## Task details
Look below for the line containing "1722 S Hamilton Rd"; from there through the line containing "Bucha da Bandeja", both lines included, please set down each line exactly and nothing else.

-- Dataset extract follows --

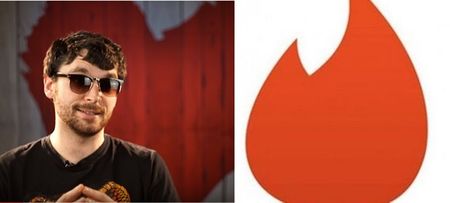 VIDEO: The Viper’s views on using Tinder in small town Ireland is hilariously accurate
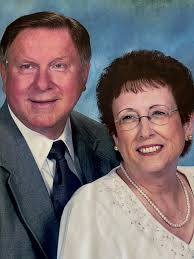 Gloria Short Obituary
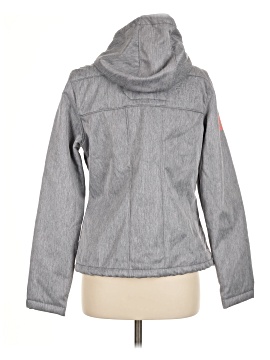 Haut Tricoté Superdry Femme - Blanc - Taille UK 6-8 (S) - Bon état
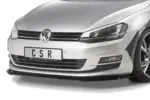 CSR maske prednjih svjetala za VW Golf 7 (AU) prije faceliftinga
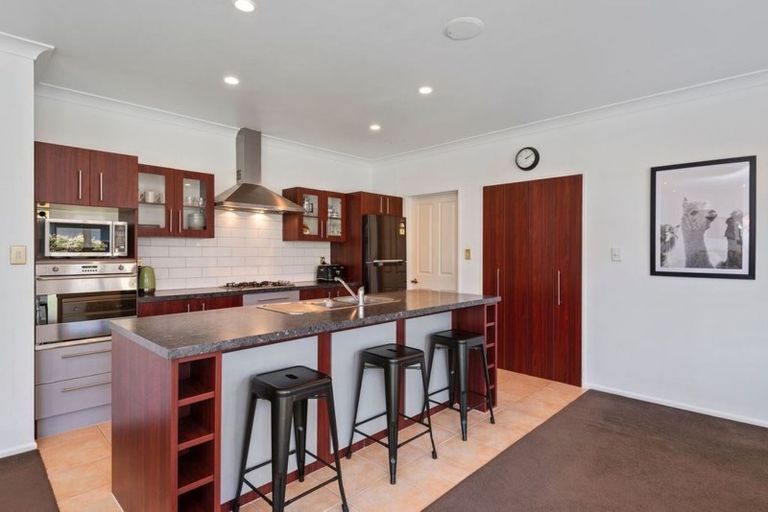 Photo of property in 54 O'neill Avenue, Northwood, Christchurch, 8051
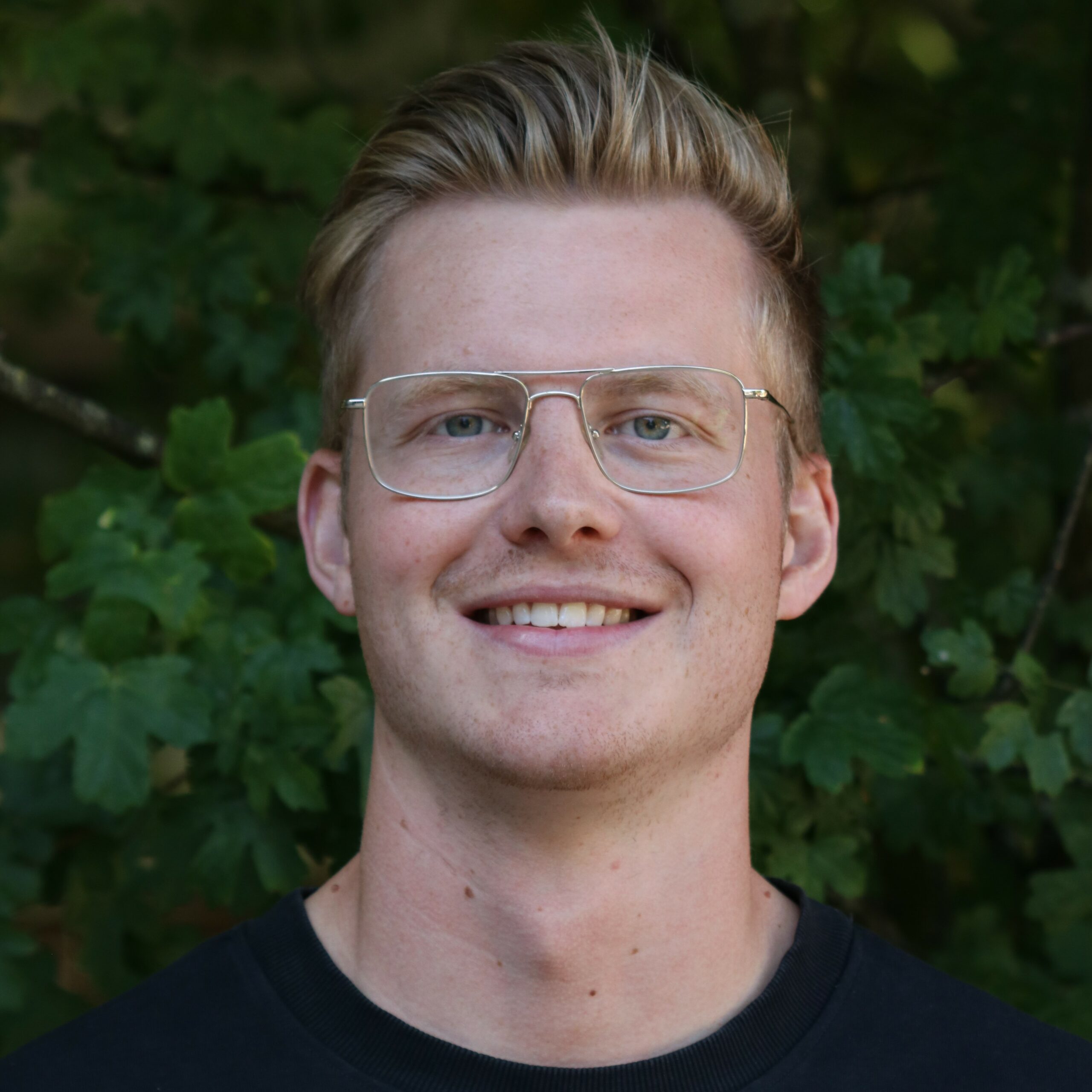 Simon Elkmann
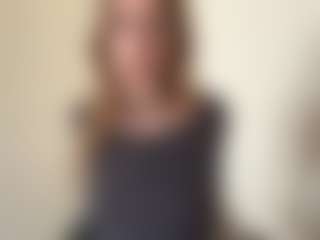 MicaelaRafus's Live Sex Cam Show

-- Dataset extract concluded --
-- Dataset extract follows --

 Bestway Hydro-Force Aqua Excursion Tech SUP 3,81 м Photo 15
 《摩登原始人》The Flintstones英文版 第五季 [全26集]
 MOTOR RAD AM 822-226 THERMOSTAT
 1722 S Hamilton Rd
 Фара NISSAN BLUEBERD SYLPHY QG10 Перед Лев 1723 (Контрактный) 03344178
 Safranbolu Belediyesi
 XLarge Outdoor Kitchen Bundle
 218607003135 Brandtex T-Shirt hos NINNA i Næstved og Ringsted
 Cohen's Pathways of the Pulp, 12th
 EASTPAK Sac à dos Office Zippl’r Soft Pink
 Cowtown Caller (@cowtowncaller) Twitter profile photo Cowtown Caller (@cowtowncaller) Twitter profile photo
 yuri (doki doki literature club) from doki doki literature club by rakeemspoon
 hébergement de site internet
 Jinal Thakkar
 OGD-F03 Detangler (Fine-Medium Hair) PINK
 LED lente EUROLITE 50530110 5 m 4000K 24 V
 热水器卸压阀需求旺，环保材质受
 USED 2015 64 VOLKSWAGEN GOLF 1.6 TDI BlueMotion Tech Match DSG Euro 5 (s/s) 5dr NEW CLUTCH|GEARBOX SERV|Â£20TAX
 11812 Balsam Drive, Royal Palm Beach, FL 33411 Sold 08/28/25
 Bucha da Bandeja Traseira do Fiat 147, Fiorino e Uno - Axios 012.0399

-- Dataset extract concluded --
-- Dataset extract follows --

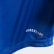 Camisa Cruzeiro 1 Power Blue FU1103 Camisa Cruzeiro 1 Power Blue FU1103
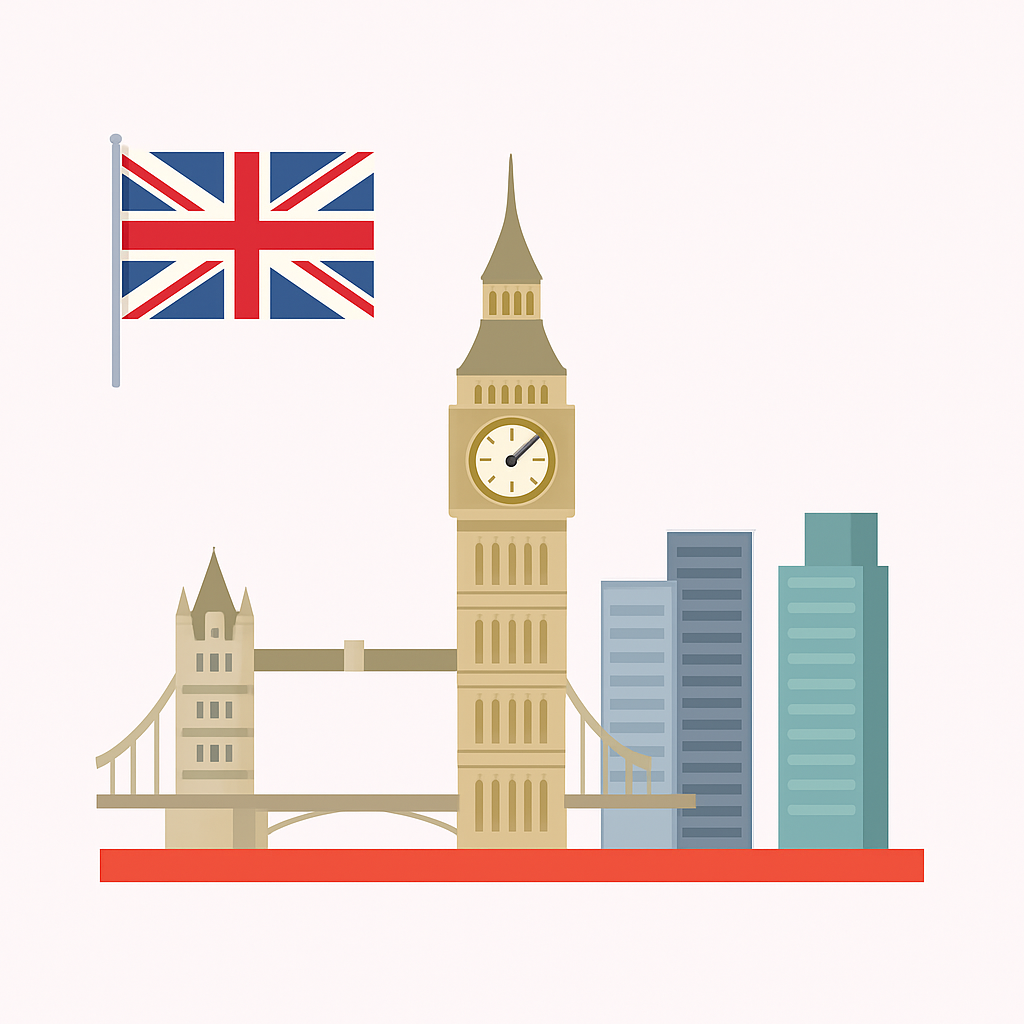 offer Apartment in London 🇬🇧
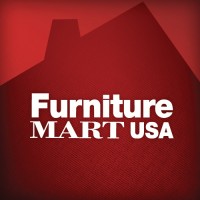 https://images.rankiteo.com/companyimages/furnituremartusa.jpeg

-- Dataset extract concluded --

## Finished task
 1722 S Hamilton Rd
 Фара NISSAN BLUEBERD SYLPHY QG10 Перед Лев 1723 (Контрактный) 03344178
 Safranbolu Belediyesi
 XLarge Outdoor Kitchen Bundle
 218607003135 Brandtex T-Shirt hos NINNA i Næstved og Ringsted
 Cohen's Pathways of the Pulp, 12th
 EASTPAK Sac à dos Office Zippl’r Soft Pink
 Cowtown Caller (@cowtowncaller) Twitter profile photo Cowtown Caller (@cowtowncaller) Twitter profile photo
 yuri (doki doki literature club) from doki doki literature club by rakeemspoon
 hébergement de site internet
 Jinal Thakkar
 OGD-F03 Detangler (Fine-Medium Hair) PINK
 LED lente EUROLITE 50530110 5 m 4000K 24 V
 热水器卸压阀需求旺，环保材质受
 USED 2015 64 VOLKSWAGEN GOLF 1.6 TDI BlueMotion Tech Match DSG Euro 5 (s/s) 5dr NEW CLUTCH|GEARBOX SERV|Â£20TAX
 11812 Balsam Drive, Royal Palm Beach, FL 33411 Sold 08/28/25
 Bucha da Bandeja Traseira do Fiat 147, Fiorino e Uno - Axios 012.0399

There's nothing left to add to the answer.